**EXERCISE DESCRIPTION**
Please format each line of the records below as a Markdown table with a Row column holding the row number and an Entry column holding the line, leaving out blank lines.

**RECORDS FOR THIS TASK**
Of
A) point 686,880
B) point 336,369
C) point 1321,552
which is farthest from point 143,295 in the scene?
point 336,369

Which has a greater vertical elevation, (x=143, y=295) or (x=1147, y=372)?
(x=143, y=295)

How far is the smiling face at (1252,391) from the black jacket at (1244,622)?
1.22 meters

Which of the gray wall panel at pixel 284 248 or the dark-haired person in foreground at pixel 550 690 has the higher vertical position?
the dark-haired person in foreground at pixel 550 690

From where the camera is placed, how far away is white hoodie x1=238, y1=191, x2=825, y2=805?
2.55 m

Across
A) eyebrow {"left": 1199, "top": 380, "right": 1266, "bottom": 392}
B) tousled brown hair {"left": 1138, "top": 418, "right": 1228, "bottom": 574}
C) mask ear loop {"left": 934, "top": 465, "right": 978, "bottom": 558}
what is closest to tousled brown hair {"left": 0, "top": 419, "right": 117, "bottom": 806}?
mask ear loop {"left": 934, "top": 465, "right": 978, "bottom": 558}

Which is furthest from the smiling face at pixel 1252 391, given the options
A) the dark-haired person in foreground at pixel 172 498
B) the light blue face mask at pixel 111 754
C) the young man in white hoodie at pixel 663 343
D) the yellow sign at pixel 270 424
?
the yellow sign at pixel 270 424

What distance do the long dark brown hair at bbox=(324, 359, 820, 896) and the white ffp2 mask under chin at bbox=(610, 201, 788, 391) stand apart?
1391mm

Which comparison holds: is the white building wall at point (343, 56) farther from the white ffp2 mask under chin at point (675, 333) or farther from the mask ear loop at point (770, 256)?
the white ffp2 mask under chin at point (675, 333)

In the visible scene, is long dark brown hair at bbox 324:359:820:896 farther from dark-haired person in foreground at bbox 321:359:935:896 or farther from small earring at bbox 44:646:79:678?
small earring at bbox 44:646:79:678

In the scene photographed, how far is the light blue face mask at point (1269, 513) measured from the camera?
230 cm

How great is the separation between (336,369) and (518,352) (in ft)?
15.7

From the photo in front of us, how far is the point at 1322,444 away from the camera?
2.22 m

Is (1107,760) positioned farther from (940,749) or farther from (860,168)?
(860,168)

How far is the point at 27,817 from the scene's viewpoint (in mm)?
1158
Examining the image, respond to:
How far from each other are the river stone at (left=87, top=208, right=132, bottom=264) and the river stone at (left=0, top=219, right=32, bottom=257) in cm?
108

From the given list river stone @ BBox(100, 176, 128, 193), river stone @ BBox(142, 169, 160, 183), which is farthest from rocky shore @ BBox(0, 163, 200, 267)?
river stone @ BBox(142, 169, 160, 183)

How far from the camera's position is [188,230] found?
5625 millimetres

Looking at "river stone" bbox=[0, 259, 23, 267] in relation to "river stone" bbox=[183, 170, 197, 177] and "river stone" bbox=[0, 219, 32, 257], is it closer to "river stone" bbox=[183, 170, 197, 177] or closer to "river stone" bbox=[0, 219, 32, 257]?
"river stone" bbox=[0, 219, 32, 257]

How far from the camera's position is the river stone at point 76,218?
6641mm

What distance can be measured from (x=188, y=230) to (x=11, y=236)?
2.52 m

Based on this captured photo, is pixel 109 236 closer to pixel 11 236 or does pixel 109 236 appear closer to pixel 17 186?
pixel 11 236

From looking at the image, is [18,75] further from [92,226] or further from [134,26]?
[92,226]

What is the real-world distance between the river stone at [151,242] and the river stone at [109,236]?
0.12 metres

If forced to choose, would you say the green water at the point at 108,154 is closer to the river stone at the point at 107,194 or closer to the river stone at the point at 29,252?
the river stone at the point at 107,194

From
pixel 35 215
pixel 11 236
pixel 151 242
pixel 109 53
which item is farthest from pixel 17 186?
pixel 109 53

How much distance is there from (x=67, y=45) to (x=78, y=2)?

**PROBLEM SOLUTION**
| Row | Entry |
|---|---|
| 1 | Of |
| 2 | A) point 686,880 |
| 3 | B) point 336,369 |
| 4 | C) point 1321,552 |
| 5 | which is farthest from point 143,295 in the scene? |
| 6 | point 336,369 |
| 7 | Which has a greater vertical elevation, (x=143, y=295) or (x=1147, y=372)? |
| 8 | (x=143, y=295) |
| 9 | How far is the smiling face at (1252,391) from the black jacket at (1244,622)? |
| 10 | 1.22 meters |
| 11 | Which of the gray wall panel at pixel 284 248 or the dark-haired person in foreground at pixel 550 690 has the higher vertical position? |
| 12 | the dark-haired person in foreground at pixel 550 690 |
| 13 | From where the camera is placed, how far away is white hoodie x1=238, y1=191, x2=825, y2=805? |
| 14 | 2.55 m |
| 15 | Across |
| 16 | A) eyebrow {"left": 1199, "top": 380, "right": 1266, "bottom": 392} |
| 17 | B) tousled brown hair {"left": 1138, "top": 418, "right": 1228, "bottom": 574} |
| 18 | C) mask ear loop {"left": 934, "top": 465, "right": 978, "bottom": 558} |
| 19 | what is closest to tousled brown hair {"left": 0, "top": 419, "right": 117, "bottom": 806}? |
| 20 | mask ear loop {"left": 934, "top": 465, "right": 978, "bottom": 558} |
| 21 | Which is furthest from the smiling face at pixel 1252 391, given the options |
| 22 | A) the dark-haired person in foreground at pixel 172 498 |
| 23 | B) the light blue face mask at pixel 111 754 |
| 24 | C) the young man in white hoodie at pixel 663 343 |
| 25 | D) the yellow sign at pixel 270 424 |
| 26 | ? |
| 27 | the yellow sign at pixel 270 424 |
| 28 | What distance do the long dark brown hair at bbox=(324, 359, 820, 896) and the white ffp2 mask under chin at bbox=(610, 201, 788, 391) stand apart? |
| 29 | 1391mm |
| 30 | Which comparison holds: is the white building wall at point (343, 56) farther from the white ffp2 mask under chin at point (675, 333) or farther from the mask ear loop at point (770, 256)? |
| 31 | the white ffp2 mask under chin at point (675, 333) |
| 32 | In the visible scene, is long dark brown hair at bbox 324:359:820:896 farther from dark-haired person in foreground at bbox 321:359:935:896 or farther from small earring at bbox 44:646:79:678? |
| 33 | small earring at bbox 44:646:79:678 |
| 34 | In the scene photographed, how far is the light blue face mask at point (1269, 513) measured from the camera? |
| 35 | 230 cm |
| 36 | How great is the separation between (336,369) and (518,352) (in ft)? |
| 37 | 15.7 |
| 38 | From the photo in front of us, how far is the point at 1322,444 away from the camera? |
| 39 | 2.22 m |
| 40 | Is (1107,760) positioned farther from (940,749) or farther from (860,168)? |
| 41 | (860,168) |
| 42 | How far is the point at 27,817 from the scene's viewpoint (in mm)? |
| 43 | 1158 |
| 44 | Examining the image, respond to: |
| 45 | How far from each other are the river stone at (left=87, top=208, right=132, bottom=264) and the river stone at (left=0, top=219, right=32, bottom=257) in cm? |
| 46 | 108 |
| 47 | From the given list river stone @ BBox(100, 176, 128, 193), river stone @ BBox(142, 169, 160, 183), which is farthest from rocky shore @ BBox(0, 163, 200, 267)? |
| 48 | river stone @ BBox(142, 169, 160, 183) |
| 49 | How far from the camera's position is [188,230] found? |
| 50 | 5625 millimetres |
| 51 | Looking at "river stone" bbox=[0, 259, 23, 267] in relation to "river stone" bbox=[183, 170, 197, 177] and "river stone" bbox=[0, 219, 32, 257], is it closer to "river stone" bbox=[183, 170, 197, 177] or closer to "river stone" bbox=[0, 219, 32, 257]? |
| 52 | "river stone" bbox=[0, 219, 32, 257] |
| 53 | How far from the camera's position is the river stone at point 76,218? |
| 54 | 6641mm |
| 55 | What distance can be measured from (x=188, y=230) to (x=11, y=236)? |
| 56 | 2.52 m |
| 57 | Based on this captured photo, is pixel 109 236 closer to pixel 11 236 or does pixel 109 236 appear closer to pixel 17 186? |
| 58 | pixel 11 236 |
| 59 | From looking at the image, is [18,75] further from [92,226] or further from [134,26]? |
| 60 | [92,226] |
| 61 | What is the real-world distance between the river stone at [151,242] and the river stone at [109,236]? |
| 62 | 0.12 metres |
| 63 | If forced to choose, would you say the green water at the point at 108,154 is closer to the river stone at the point at 107,194 or closer to the river stone at the point at 29,252? |
| 64 | the river stone at the point at 107,194 |
| 65 | From |
| 66 | pixel 35 215 |
| 67 | pixel 11 236 |
| 68 | pixel 151 242 |
| 69 | pixel 109 53 |
| 70 | which item is farthest from pixel 17 186? |
| 71 | pixel 109 53 |
| 72 | How much distance is there from (x=67, y=45) to (x=78, y=2)? |